After several years without an upgrade or major overhaul to the Mac Mini, it is now approaching relic status the PC world. Major computing manufacturers, especially those serving primarily enterprise and business environments, have to constantly evolve to keep up with consumers’ constantly evolving needs. HP understands this need to adapt and evolve, and as such is now targeting a market previously cornered by Apple’s tiny tasker. At just 2.3-inches x 8.5-inches, HP claims that the case of their new Z2 Mini is “90 percent smaller than a traditional business-class tower” while still packing enough workstation-class parts to make it twice as powerful as any mini Pc on the market (in its top configuration, at least). Even the stock configuration can run up to six displays at once, all from a box that can easily be held in one hand.
In addition to high-level computing, HP claims that “the octagon form of the Z2 Mini is the most uniquely designed workstation in HP’s 35 years of workstation history.” It certainly is convenient – the notion of mounting an entire workstation just behind your monitor is still no more than a wish list item for most. As far as specs go, HP appears to have designed the Z2 Mini to be as customizable as possible, offering a wide range of processing and price options. For the operating system, users can opt for either Windows 10 or Linux. Processing power spans an even wider range; base models can be equipped with Intel Core i3, i5, or i7 CPUs all the way up to Intel’s Xeon E3-1200v5 family, which is ideal for workstations and servers. Given that the Z2 Mini is geared specifically towards engineers and architects who rely on the superior processing and GPU needs of programs like Autodesk or Autocad, which dominate growing fields like CAD, 3D graphics, and design, it comes equipped with an HP Z Turbo Drive and up to 32GB of DDR4 RAM and 1.5TB of storage. Graphics are easily managed by NVIDIA’s M620 Quadro with 2GB of VRAM, yet another feature geared specifically towards design professionals.

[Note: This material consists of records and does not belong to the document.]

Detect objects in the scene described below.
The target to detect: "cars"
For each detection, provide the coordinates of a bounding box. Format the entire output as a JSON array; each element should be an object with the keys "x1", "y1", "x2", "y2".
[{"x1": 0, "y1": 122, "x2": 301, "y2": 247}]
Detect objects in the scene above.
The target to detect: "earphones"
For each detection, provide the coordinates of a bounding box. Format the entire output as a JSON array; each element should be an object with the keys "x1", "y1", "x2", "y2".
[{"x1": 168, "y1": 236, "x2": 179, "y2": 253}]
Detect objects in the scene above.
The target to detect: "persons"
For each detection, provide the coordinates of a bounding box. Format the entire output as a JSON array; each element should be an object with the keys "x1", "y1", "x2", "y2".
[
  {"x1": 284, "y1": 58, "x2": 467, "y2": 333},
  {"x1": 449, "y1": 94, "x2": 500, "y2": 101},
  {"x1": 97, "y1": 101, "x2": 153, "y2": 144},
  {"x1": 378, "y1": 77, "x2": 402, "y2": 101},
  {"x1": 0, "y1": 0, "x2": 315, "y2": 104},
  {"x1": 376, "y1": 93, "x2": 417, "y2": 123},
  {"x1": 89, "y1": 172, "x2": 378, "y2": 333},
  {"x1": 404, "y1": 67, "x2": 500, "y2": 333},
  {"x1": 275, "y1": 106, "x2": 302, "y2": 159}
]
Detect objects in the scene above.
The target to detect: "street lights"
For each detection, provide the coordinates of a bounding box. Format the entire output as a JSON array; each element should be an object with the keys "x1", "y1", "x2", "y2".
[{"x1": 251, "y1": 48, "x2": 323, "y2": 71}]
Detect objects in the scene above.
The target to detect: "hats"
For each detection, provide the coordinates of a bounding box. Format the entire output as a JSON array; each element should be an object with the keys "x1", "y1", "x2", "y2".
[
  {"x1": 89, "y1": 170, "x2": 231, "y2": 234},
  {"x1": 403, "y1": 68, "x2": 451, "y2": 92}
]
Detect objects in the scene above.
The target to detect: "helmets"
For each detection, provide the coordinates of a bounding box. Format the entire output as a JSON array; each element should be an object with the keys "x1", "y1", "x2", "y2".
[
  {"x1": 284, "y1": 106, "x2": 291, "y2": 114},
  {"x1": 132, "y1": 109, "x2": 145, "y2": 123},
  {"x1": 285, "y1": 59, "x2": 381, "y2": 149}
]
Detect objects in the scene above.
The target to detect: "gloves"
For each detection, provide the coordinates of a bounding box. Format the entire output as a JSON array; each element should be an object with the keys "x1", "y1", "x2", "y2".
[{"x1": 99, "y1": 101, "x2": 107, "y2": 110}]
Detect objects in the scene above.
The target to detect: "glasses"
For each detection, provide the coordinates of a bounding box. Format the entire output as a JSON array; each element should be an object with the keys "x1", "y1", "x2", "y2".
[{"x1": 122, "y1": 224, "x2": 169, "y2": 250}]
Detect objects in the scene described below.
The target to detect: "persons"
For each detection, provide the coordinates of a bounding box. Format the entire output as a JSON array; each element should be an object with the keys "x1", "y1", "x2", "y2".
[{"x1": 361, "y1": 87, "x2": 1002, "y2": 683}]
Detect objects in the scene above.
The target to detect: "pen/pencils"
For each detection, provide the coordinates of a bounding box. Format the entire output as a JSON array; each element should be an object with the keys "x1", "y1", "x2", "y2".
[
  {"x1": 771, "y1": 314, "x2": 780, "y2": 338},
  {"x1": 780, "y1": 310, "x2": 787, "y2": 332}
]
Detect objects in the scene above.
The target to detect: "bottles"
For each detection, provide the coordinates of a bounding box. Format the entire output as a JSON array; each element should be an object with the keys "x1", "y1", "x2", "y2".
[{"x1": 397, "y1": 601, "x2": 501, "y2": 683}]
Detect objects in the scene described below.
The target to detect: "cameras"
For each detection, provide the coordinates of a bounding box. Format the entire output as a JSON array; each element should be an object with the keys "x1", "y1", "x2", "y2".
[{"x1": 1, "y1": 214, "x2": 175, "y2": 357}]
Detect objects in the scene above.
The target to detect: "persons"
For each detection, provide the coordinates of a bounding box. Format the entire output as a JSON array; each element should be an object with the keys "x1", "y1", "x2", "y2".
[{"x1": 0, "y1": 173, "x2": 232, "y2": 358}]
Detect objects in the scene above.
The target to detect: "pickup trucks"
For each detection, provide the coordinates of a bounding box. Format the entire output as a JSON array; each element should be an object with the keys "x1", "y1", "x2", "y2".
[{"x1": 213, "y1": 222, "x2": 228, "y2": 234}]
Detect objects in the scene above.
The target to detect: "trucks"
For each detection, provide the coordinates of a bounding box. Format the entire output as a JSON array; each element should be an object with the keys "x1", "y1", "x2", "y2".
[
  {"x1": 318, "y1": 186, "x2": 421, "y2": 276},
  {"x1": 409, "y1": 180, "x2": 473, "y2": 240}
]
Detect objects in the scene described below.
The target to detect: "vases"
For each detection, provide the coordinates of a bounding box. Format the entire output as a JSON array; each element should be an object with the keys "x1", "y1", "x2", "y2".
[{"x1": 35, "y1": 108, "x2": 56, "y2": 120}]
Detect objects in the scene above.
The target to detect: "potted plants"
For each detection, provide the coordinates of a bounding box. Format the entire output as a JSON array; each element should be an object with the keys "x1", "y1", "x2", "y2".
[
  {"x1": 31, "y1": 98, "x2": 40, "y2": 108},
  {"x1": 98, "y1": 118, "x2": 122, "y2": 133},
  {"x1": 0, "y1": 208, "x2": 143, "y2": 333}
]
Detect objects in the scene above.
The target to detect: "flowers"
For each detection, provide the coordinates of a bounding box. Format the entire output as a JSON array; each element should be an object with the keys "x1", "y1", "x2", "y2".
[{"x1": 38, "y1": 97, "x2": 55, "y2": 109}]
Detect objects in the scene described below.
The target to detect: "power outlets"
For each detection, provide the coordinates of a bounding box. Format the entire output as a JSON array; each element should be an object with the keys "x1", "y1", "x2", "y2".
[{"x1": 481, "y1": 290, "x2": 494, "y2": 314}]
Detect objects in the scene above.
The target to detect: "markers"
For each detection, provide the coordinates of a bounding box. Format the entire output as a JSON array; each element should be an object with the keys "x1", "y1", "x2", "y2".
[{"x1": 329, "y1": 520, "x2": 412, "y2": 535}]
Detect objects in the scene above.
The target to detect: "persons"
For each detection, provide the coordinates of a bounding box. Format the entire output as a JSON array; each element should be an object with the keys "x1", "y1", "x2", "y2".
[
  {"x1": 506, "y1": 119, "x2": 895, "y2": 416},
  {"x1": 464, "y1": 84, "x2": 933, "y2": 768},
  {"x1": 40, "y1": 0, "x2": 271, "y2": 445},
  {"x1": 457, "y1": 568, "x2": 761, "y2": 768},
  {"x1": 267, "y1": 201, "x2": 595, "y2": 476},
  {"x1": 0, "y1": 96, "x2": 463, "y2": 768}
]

While the Z2 Mini is loaded with graphic computing power, it nonetheless does not meet NVIDIA’s “VR Ready” criteria, and HP did not design the workstation with VR in mind. The port selection further reinforces this idea. Included are three DisplayPorts, two USB 3.0 ports, and an Ethernet port, with the option to add up to two USB Type-C ports. Noticeably missing are an HDMI port and, more importantly, there is no Thunderbolt 3 slot, which limits drive options. A custom cooling system ensures that all that power tucked into such a tiny space stays running properly, and helps the Z2 Mini operate roughly 63 percent quieter than HP’s business-class mini PCs. As for price, the base model will start at $699 when it arrives to market in December. Users looking to spec-out to the top configuration can likely expect to pay about double that.